The ocean is essential to our society – it regulates the global climate, provides us with natural resources such as food, materials, important substances, and energy. It is essential for international trade and recreational and cultural activities. The ocean is estimated to be the seventh largest economy in the world. Goods and services from coastal and marine environments have been estimated at US$2.5 trillion each year worldwide. Together with human development and economic growth, increased use and overuse of ocean resources and services have exerted strong pressure on the marine environment, ranging from overfishing, unsustainable resource extraction, and alteration of coastal zones to various types of thoughtless pollution including CO2 emissions causing climate change – the ocean is warming, acidifying, deoxygenating and sea level is rising.

International cooperation in science and effective local, regional and global governance are required to protect the marine environment and promote the sustainable use of marine resources to preserve an ‘healthy’ and productive ocean to keep delivering fundamental ocean services to meet the needs of future generations. Some of the global challenges such as food security, marine community health, and material and energy supply require more science from discovery and sustained ocean observations to understanding and the development of scenarios and predictions. We need an integrated basin-scale ocean observing system to support ocean management. Coordinated basin-scale activities will lead to better modeling, monitoring, and forecasting products (e.g. through alignment of observing network activities as well as supporting data management and integration). This information needs to be assessed and recommendations for development pathways given. We need both a better understanding of ocean change and its challenges as well as more knowledge about new opportunities in order to develop towards a more sustainable relationship between humans and the ocean.

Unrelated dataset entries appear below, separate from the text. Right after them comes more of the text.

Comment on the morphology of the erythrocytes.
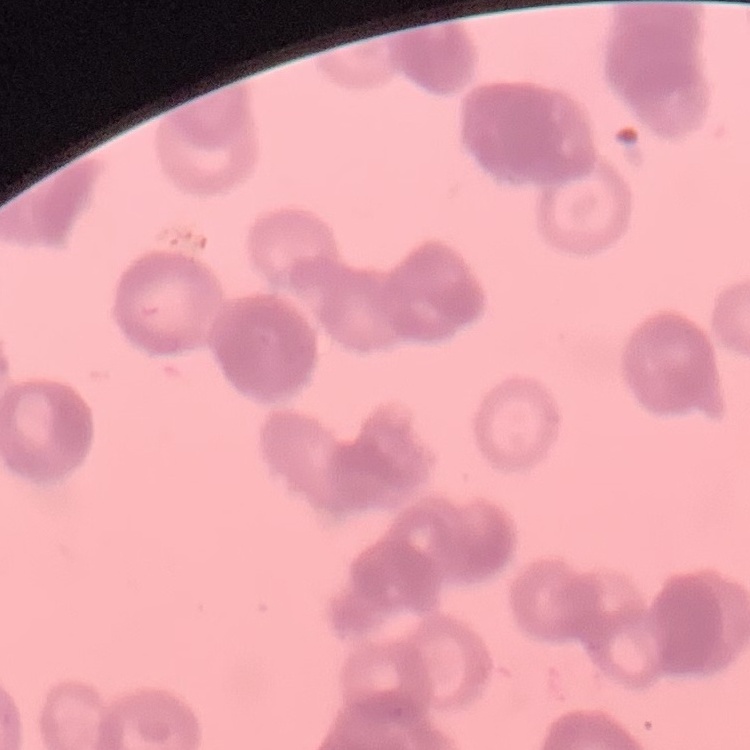

They show rouleaux formation.

Summary:
  - Image type: square crop of a larger photomicrograph
  - Stain: Field's or Giemsa
  - Preparation: thin blood smearAssess for malaria.
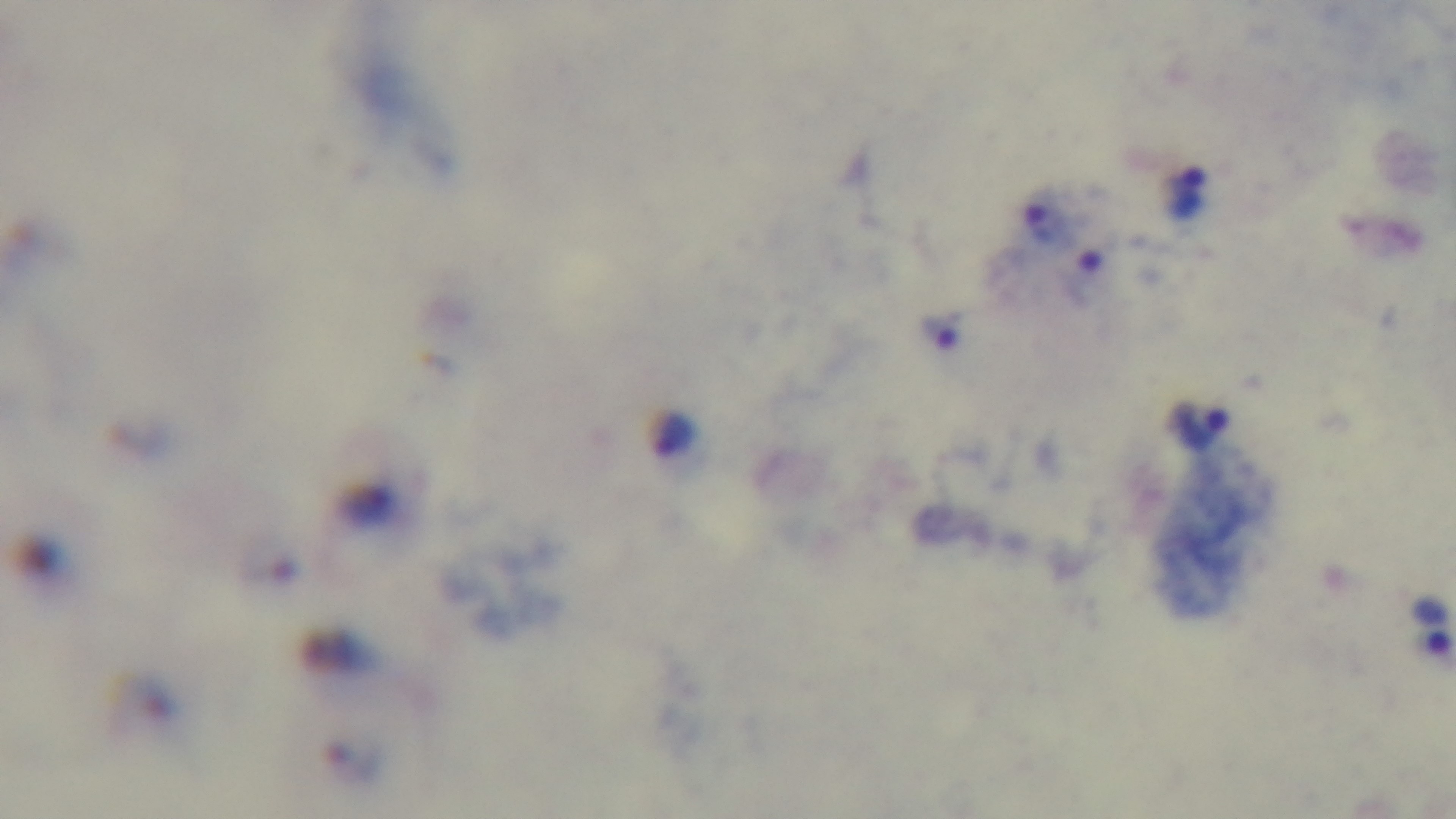
Positive.

Preparation: thick. Single field of view. Mounted 4K digital camera. Photomicrograph. 100x oil-immersion objective. Giemsa-stained.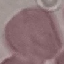
result = no malaria parasites seen
stain = Giemsa
capture = smartphone through the microscope eyepiece
image type = automatically extracted cell patch, resized to 64 × 64 pixels
preparation = thin smear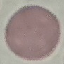
Malaria status: uninfected. Automatically extracted cell patch, resized to 64 × 64 pixels. Photographed with a smartphone camera at the microscope eyepiece. Thin smear of blood. Giemsa-stained preparation.Outline each Trypanosoma brucei.
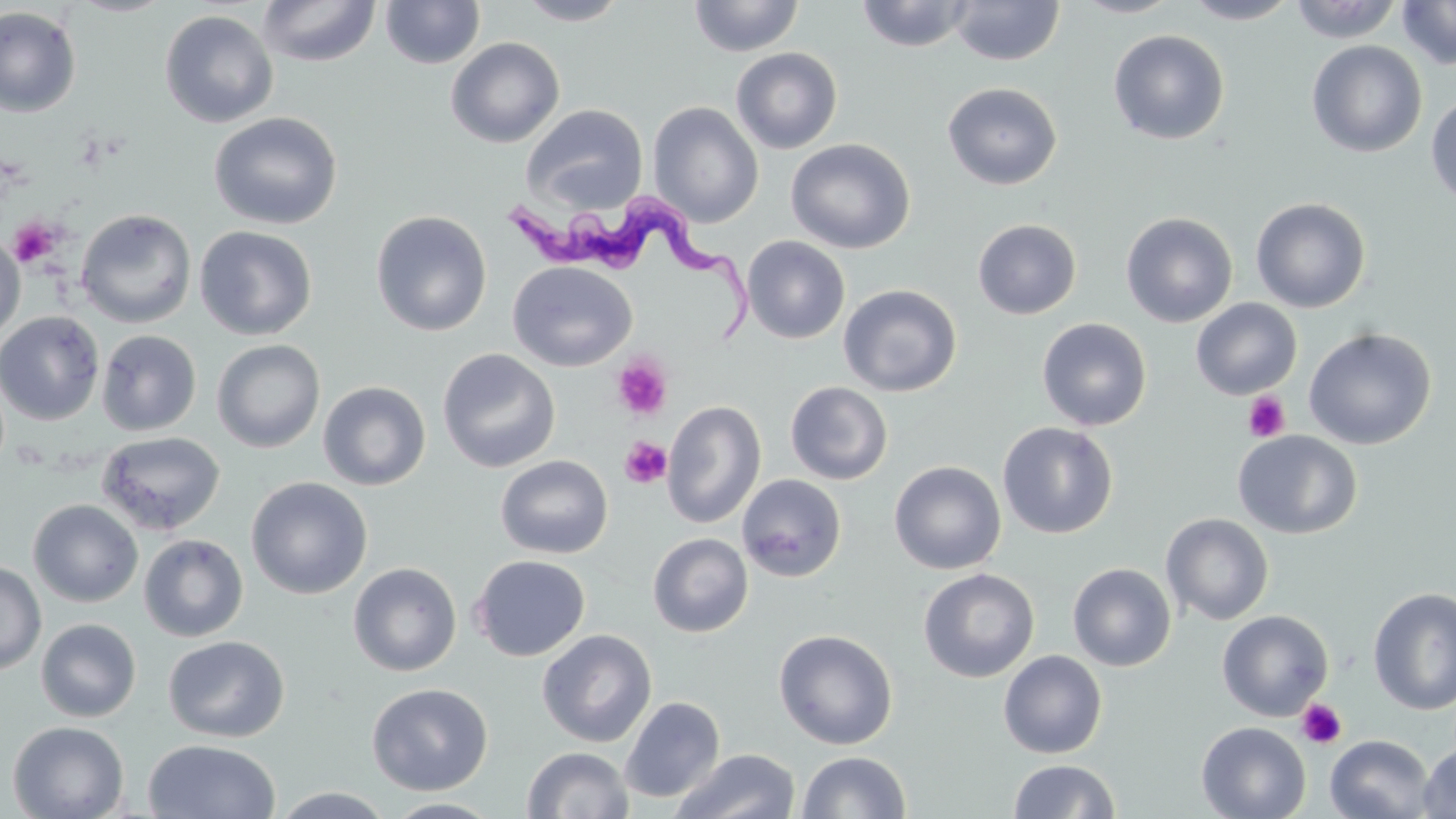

How do we move from an unsustainable human-ocean interaction towards a world where sustainability is key and ocean-ecosystem-services are valued and preserved? A profitable approach is to fully implement an ocean value chain from observations via understanding to information, from information to scenarios to knowledge and from ocean knowledge to societal action.

Two crucial elements of the value chain are the All-Atlantic Ocean Observing System (AtlantOS), a community-based program to support the implementation of an integrated basin-scale observing system ‘that benefits all of us living, working and relying on the ocean’. AtlantOS is working to support the ocean community to enhance and sustain basin-scale ocean observing in the Atlantic as a contribution to the Global Ocean Observing System (GOOS) and similar programs and promotes the GEO Blue Planet activity. How can we transform current ocean observing from a niche action to the societal norm? A second important element is the concept of a Digital Twin of the Ocean as the next step in the value chain, filling the need to integrate a wide range of data and information sources (from physics to ecology through biology, chemistry and geology, as well as from social or economic sciences and business operators), to transform data into knowledge and to connect, engage, and empower citizens, governments and industries by providing them with the capacity to inform their decisions with the goal to arrive at a more sustainable ocean governing system. Neither AtlantOS nor the Digital Twin Ocean can succeed without full engagement of the ocean community including the Global North and Global South, actors from academia, business, civil society, indigenous and communities of practice. The upcoming UN Decade of Ocean Sciences for Sustainable Development provides a once in a lifetime opportunity to advance such agendas in the Atlantic and around the globe.